(REQUEST):
Please render the records below as a JSON list of strings, one string per line, beginning at the line that contains "Is the leafy" and continuing through the final line of the records. Leave out blank lines.

╭─ DATASET EXTRACT

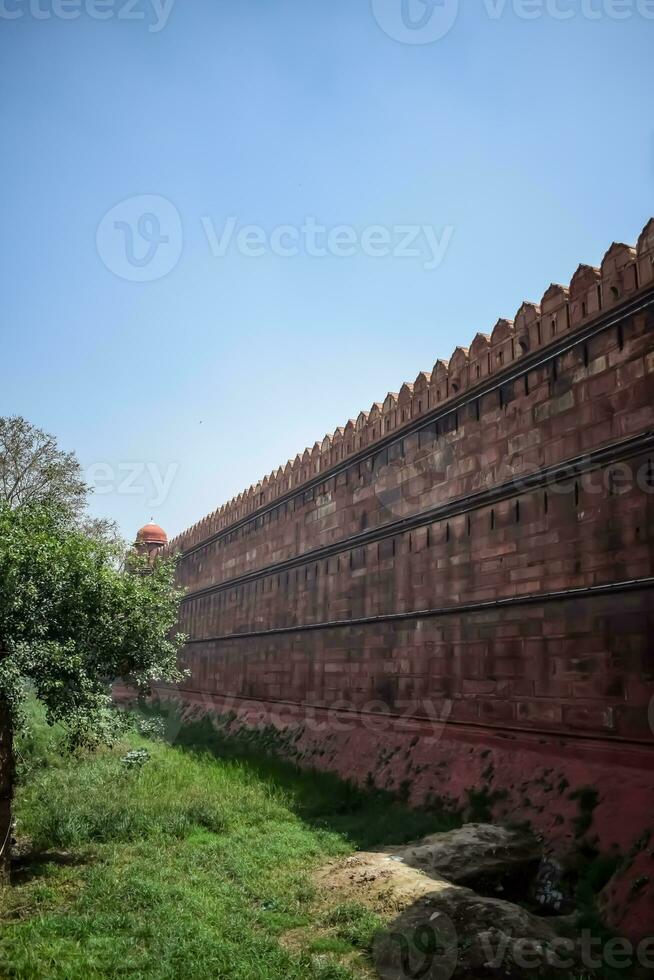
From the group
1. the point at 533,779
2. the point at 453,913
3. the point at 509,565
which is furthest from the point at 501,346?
the point at 453,913

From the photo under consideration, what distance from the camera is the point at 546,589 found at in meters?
7.38

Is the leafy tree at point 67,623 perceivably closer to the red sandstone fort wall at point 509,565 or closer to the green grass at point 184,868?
the green grass at point 184,868

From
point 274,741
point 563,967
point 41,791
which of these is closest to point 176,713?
point 274,741

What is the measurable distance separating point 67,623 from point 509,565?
14.2 ft

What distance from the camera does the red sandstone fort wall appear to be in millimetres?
6469

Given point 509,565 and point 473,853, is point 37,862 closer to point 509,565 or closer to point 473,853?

╰─

(TASK SOLUTION):
[
  "Is the leafy tree at point 67,623 perceivably closer to the red sandstone fort wall at point 509,565 or closer to the green grass at point 184,868?",
  "the green grass at point 184,868",
  "From",
  "point 274,741",
  "point 563,967",
  "point 41,791",
  "which of these is closest to point 176,713?",
  "point 274,741",
  "What is the measurable distance separating point 67,623 from point 509,565?",
  "14.2 ft",
  "What distance from the camera does the red sandstone fort wall appear to be in millimetres?",
  "6469",
  "Given point 509,565 and point 473,853, is point 37,862 closer to point 509,565 or closer to point 473,853?"
]